Hampir setiap orang yang kujumpai menilaiku, kalau aku ini seorang yang penyabar, kuat menghadapi segala cobaan, dan suka menolong orang lain yang kesusahan—apalagi yang sedang menderita sebuah penyakit. Aku tentu tidak pernah merasa seperti itu. Aku hanya menanamkan perkataan guruku ketika di tanah leluhur—sebuah negeri nun jauh bernama Mongolia—bahwa kawan sejati itu bukan siapa-siapa, melainkan kebaikanmu sendiri. Itulah nasihat yang selalu aku camkan.

Aku tidak selamanya seperti apa yang disebutkan orang-orang. Aku juga manusia biasa yang punya nafsu, kepentingan pribadi yang tidak boleh diganggu, rasa ingin memiliki tanpa harus diganggu oleh orang lain. Untuk permintaan yang satu ini, rasa-rasanya aku ingin menghindar, walau yang meminta suamiku sendiri.

Aku ingin mengkhianati janjiku sebagai seorang tabib. Oh Dewata, mengapa Kau selalu menghadirkan masalah pada setiap kali memberiku kebahagiaan? Mengapa Kakang Kamandanu harus datang bersama dengan kabar itu?

Tahukah kau? Ketika aku mendapatimu bermesraan dengan Sakawuni di pinggir pasar sebelum Desa Pasuruan I, aku seperti sudah tidak berharga. Sementara kau pernah berucap kata padaku di depan Nini Ragarunting kalau kau akan setia, akan dengan perlahan mengembalikan nama baikku di tengah aib yang menimpaku akibat dari perbuatan busuk kakakmu. Inikah yang kausebut sebagai kesetiaan? Kata orang bijak, seorang kesatria akan berpegang teguh pada janjinya. Mengapa kau …

Aku menyesal waktu itu malah berusaha menghindar dan membohongimu bahwa aku adalah Nyai Paricara bukan Mei Shin. Andai saja semuanya bisa kembali, tentu aku akan memelukmu tanpa peduli keramaian pasar. Mungkin aku akan terus memelukmu hingga Sakawuni—pendekar lengan seribu itu—datang dan memergoki kita. Aku ingin ia juga merasakan apa yang kurasakan. Sayangnya, kata penyesalan diciptakan untuk sebuah peristiwa yang sudah terjadi.

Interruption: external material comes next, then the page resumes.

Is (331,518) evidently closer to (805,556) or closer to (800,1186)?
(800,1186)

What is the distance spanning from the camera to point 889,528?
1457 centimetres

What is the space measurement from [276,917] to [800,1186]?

Aku teringat masa-masa susah bersama almarhum suamiku. Saat itu Gelanggelang baru saja berhasil mengambil alih pemerintahan Singasari—sebuah negeri yang namanya harum sampai ke negeriku. Katamu, adipati Gelanggelang membalaskan luka lama. Leluhur Singasari yang bernama Ken Arok dianggap telah merebut apa yang menjadi hak trah Wangsa Panjalu.

Aku dan suamiku—Lou—dituduh sebagai mata-mata utusan Kubilai Khan. Padahal hal itu tidak benar. Kami terdampar di tanah Jawa, akibat dikejar-kejar prajurit negeri kami yang menginginkan senjata sakti buatan seorang tawanan dari Singasari.

Suamiku terkena pukulan seorang pendekar sakti, petinggi Kediri. Pukulan itu meremukkan lambungnya. Ia yang pada awalnya lincah—gerakannya bak secepat kilat— langsung tidak berdaya. Untungnya aku bisa membawa lari suamiku, karena pada saat itu datang seorang pendekar yang mengacaukan prajurit Kediri yang mau menangkap kami.

BACA JUGA Cerpen Layang-Layang di Pohon Nagger Warits Rovi

Aku pun mencari dedaunan dan jamur untuk membuat ramuan, mengurangi rasa sakit yang diderita suamiku. Kau datang tiba-tiba, kau meloncat dari bawah saat aku kesusahan meraih jamur yang menempel di batang pohon bagian atas. Kau menebak kalau aku

akan mengobati seseorang yang sedang terkena luka dalam. Aku terkesan sekali dengan kemunculanmu. Sampai sekarang, aku masih terus mengenangnya sebagai hal yang romantis dalam hidupku. Aku sungguh terkesan.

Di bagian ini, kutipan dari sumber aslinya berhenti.